O sonho (?) foi rudemente interrompido pelas solenes badaladas do sino da cidade ocupada. Diogo
debruçou-se na janela do barracão e contemplou pensativo as macissas muralhas do Kremlin de
Smolensk. Nem as centenárias defesas de pedra tinham podido deter o impetuoso avanço do
exército germânico. "Mas e adiante? O que os aguardaria?" - pensou ele. Intuitivamente, seus dedos
gelados agarraram a imagem da Virgem que trazia sempre ao pescoço. Um presente de sua avó que
o protegia desde a infância. De alguma forma inconsciente, Diogo sabia que o que os aguardava
adiante era nada mais nada menos que o inferno. Um inferno gelado, cujo eterno cinza só era
quebrado pelo escarlate do sangue derramado.

Krasny Bor (arredores de Leningrado) - 10 de Fevereiro de 1943 - a "quarta-feira negra"

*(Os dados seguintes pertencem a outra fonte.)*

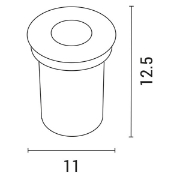 Imagine Aplica de podea încastrată cu bază din plastic rotund GU10 IP65 33W Arte Illumina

A situação era desesperada, tanto pelas condições atmosféricas - aquela escura manhã registrava a
inumana temperatura de trinta graus negativos - como pela desproporção de efetivos em luta. As
hordas soviéticas superavam os voluntários da "Blaue Division" em mais de três por um e o
martelar impiedoso dos foguetes Katyusha parecia apertar os corações dos bravos ibéricos com uma
garra monstruosa. Cabia aos divisionários conter o avanço comunista o máximo possível, de forma
que as linhas alemãs pudessem se recompor ao redor do flanco sul da cidade de Pedro o Grande. Ao
final do dia a Morte já recolhera na lama enregelada quase oitenta por cento dos voluntários.

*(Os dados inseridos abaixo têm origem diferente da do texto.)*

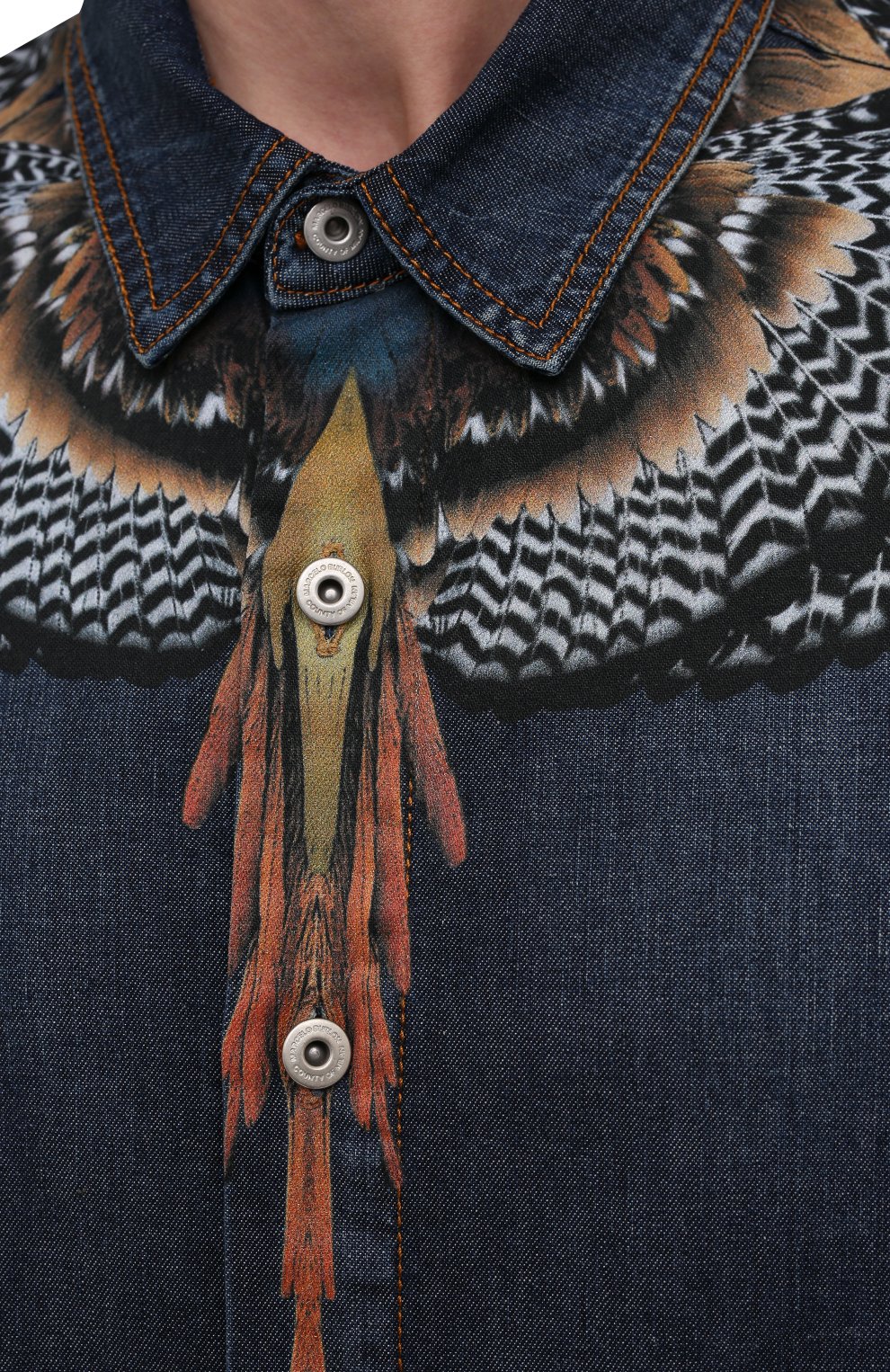 Джинсовая рубашка MARCELO BURLON, арт. CMYD014S21DEN001, фото 5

Diogo pouco a pouco foi despertando do torpor que dominava seu corpo e alma. Cego por
estilhaços, sentiu-se meio soterrado por lama sangrenta e gelo sujo e ao seu redor, pedaços de
cadáveres testemunhavam o efeito da bomba que caíra certeira em seu pedaço de trincheira. Sentia
que a vida lhe escorria das veias, misturando-se à terra russa. Agarrou compulsivamente a imagem
sagrada em seu pescoço e, com todas as forças, implorou à Virgem por sua vida. Não era justo que
terminasse assim, como um rato, a milhares de quilômetros do seu Douro natal.

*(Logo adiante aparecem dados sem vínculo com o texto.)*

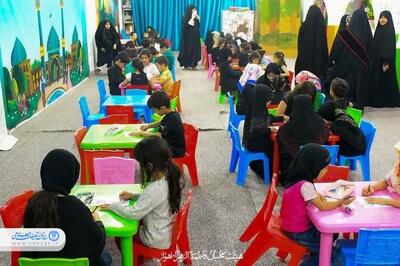 استقبال از حسینیه کودک در گلزار شهدا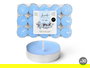 Acorde Set 30 Velas Tea Light Algodón 3H Cera Blanco 19x11.2x2.7 cm (Set de 24)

"Viverás, sim! Não por tua tola fé nessa ridícula imagem, mas por que eu assim o desejo! Mas há
um preço a pagar..." A enorme figura embuçada em negro, susteve o soldado em suas garras
ossudas, como se segurasse uma boneca de pano. Encarou-o, e nesse momento, , a cegueira de
Diogo provou ser uma benção divina.
Diogo caiu em si, mirando o espelho triangular. A neve caia suave, cobrindo as muralhas de
Smolensk. Na mão uma navalha e na mente uma pergunta: "o que o esperava adiante?". REC, REC,
REC....

FIM (?)
(*) BLAUE DIVISION : Divisão Azul. Divisão de voluntários espanhóis e portugueses,
incorporados ao exército alemão em 1941 para participar da invasão da União Soviética. O nome
deriva das camisas azuis que estes combatentes usavam na guerra civil espanhola.
(**) VIRIATOS: Voluntários portugueses que em 1936 incorporaram-se aos nacionalistas espanhóis
para combater o governo republicano na Guerra Civil Espanhola. Em 1941 alguns voltaram a unir-
se aos espanhóis na criação da Divisão Azul. Estima-se que menos de dez destes homens tenham
retornado a Portugal ao fim da guerra. O nome "Viriato" faz referência ao guerreiro celta lusitano
que enfrentou a invasão romana na península ibérica.